L’Internet, ou plutôt la connexion organisée, permet de
diffuser, de partager comme de conserver, y compris contre son gré. La
profusion des images n’explique pas, seule, le déplacement des frontières entre
professionnels et amateurs, ou bien entre
public et privé, mais c’est plutôt l’usage des images qui entraîne la
confusion es statuts, des amateurs devenant de facto photojournalistes.
La question de la saturation en images est à l’évidence
intéressante : la situation est-elle pire sur l’Internet que dans la rue,
dans les espaces publics urbains ? Les images sont partout, mais en même
temps intégrées aux décors, des décors qu’in convient d’interroger.
Les anciens appareils de télévisions des années 1930 – 1950
étaient des meubles massifs, en bois, (…) décorés de napperons. (…) Un appareil
qui existait par lui-même, qui avait une autre utilité – réduite- que
télévisuelle. Désormais, les appareils plats…(…) L’image animée est devenue
élément de décor, comme la musique dans les ascenceurs ou les supermarchés.
Alors de quelle saturation s’agirait-il ? Celle du décor, de
l’environnement quotidien, du banal, de l’ordinaire ?
Eléments des décors domestiques, professionnels, urbains,
les images, animées ou non, sont intégrées et banalisées. Cet aspect devrait
justement nous inciter à penser la fin du mythe de la vérité des images
photographiques, des images qui seront de plus en plus difficilement
instrumentalisables, peu persuasives. La banalisation de la manipulation des
images transforme leur réception. Alors que des services proposent désormais
aux jeunes filles en surpoids de leur dresser un profil photographique gommant
embonpoint et double menton, l’image photographique, produit commercial
construit, peut bien être un objet d’un désir évident de paraître, au moins à
soi-même.
Les trois caractéristiques souvent mises an avant pour
décrire la situation actuelle de cette image banalisée et de l’Internet sont
l’accumulation, la circulation et l’instantanéité.
Accumulation, car il n’est plus possible de mesurer
l’activité photographique avec le développement des nouveaux supports et l’intégration
de la fonction photo dans différents type d’appareils. La prose de vue est
généralisée et peut-être que le temps passé à prendre les photos dépasse celui
à les regarder ensuite : c’est la prise d’image ainsi qui devient
l’activité principale.
La diffusion est transformée, par son niveau, la
« circulation », comme par sa rapidité, ce qui entraîne d’ailleurs
une généralisation progressive de la construction d’identités numériques
intégrant images (taguées sur Facebook, désormais un des « pays » les
plus peuplés de la planète, textes, vidéos…

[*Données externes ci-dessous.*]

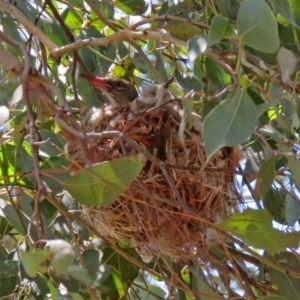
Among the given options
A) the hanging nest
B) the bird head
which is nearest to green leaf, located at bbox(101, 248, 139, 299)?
the hanging nest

L’instantanéité est la dernière caractéristique essentielle,
car la diffusion est en temps réel, installant pour de courts moments une
simultanéité planétaire en général pour des évènements mobilisateurs, mais pas
seulement. Déjà la télévision avec l’Eurovision, les coupes du monde ou les
Jeux olympiques avant installé cette logique, mais il s’agissait alors de
professionnels fournissant un service à des téléspectateurs. La simultanéité
d’aujourd’hui n’est plus de cette nature, mais organisée collectivement dans
une sorte de communion qui ne distingue plus le producteur du consommateur,
l’amateur du professionnel, l’indigné du résigné.
Gilles Rouet, Photographie et réalité, robustesse du mythe et transformations des usages in La photographie, mythe global et usage local, sous la direction de Ivaylo Ditchev et Gilles Rouet, L'Harmattan, 2012.